First, and foremost, sleep doctors are afraid of insurers and government regulators. I cannot blame them for this attitude. These entities frequently conduct audits on doctors, and most recently on sleep doctors. Some audits are scarier than others, and Medicare audits are the scariest. This intimidation is in fact how these systems like to operate. They believe the implied threat from their apparent authoritative position will push many medical professionals to simply accept fault, pay a fine and be done with it.
Nonetheless, just because insurers including Medicare conduct audits does not mean their staff are particularly wise or up to date on analyzing clinical records within the field of sleep medicine, not to mention that the overwhelming majority of sleep doctors (if not most doctors) are not wasting energy and resources committing fraud. As of 2024, 22 million healthcare workers including doctors, nurses, medical assistants and more comprise 14% of our nation’s workforce; yet, Medicare investigations convict far less than a 1000 fraudsters per year (.00045%). Don’t get me wrong, these criminals often go big and steal millions of dollars, so the government should be targeting them. The larger point here is Medicare might function better by focusing on the bigger fish costing all of us huge sums in waste, fraud and abuse. Percentage wise, although it can and does happen, the number of sleep professionals engaged in criminal activity must be miniscule.
Regardless, insurers seem to operate by patterns that catch their eye. For example, they monitor the way doctors practice medicine. Best example here would be a doctor who seems to prescribe more bilevel devices than the next guy or gal. An intelligent, objective observer of this pattern should be asking: “Gee, are these doctors prescribing more bilevel because they are providing higher quality care?” Great question…that never gets asked. Insurer analytics just work to spot the outlier. The sleep doc prescribing more bilevel is the outlier, so outliers should be investigated.

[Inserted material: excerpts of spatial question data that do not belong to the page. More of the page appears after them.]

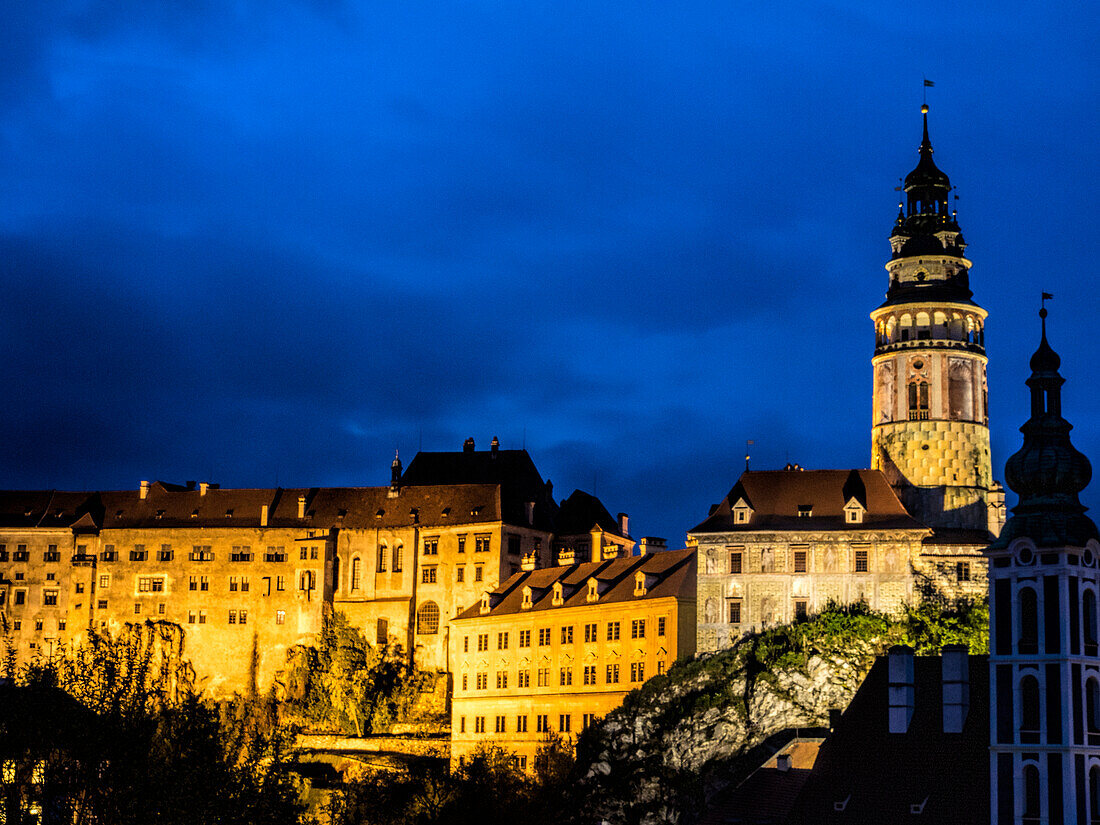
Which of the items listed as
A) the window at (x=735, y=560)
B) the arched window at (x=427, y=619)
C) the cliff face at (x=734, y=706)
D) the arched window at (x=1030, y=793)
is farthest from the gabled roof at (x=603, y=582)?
the arched window at (x=1030, y=793)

The above reflects the epitome of the stupidity inherent in the medical system. A person should look like an outlier if he or she is providing higher quality care, because such doctors determined a better way to treat and obtain superior results for their patients. A doctor prescribing bilevel, like we did regularly for 15 years from 2005 to 2020, would demonstrate higher rates of PAP therapy use. Indeed, in 2017, we published a peer-reviewed research paper showing the highest rate of PAP use in PTSD (7)(posttraumatic stress disorder) patients compared to any other paper published in the scientific literature. As you know PTSD patients suffer great levels of anxiety and cannot easily tolerate CPAP. Our secret? We used bilevel systems, including advanced auto-adjusting bilevel devices, some with very sophisticated algorithms that so gently deliver the pressurized air anxiety dissolves among those who previously hated CPAP.
To recap, most sleep doctors look at this strategy as “going out on a limb.” We were providing superior care. By publishing our findings in scientific journals, Medicare and all the other insurance companies could actually read the scientific literature and access newer ideas and tools to generate higher quality of care, leading to a deeper more restorative level of sleep, and a more meaningful improvement in the quality of the lives of our patients. Doesn’t this approach seem more likely to build productive collaboration between sleep doctors, insurers, and government regulators?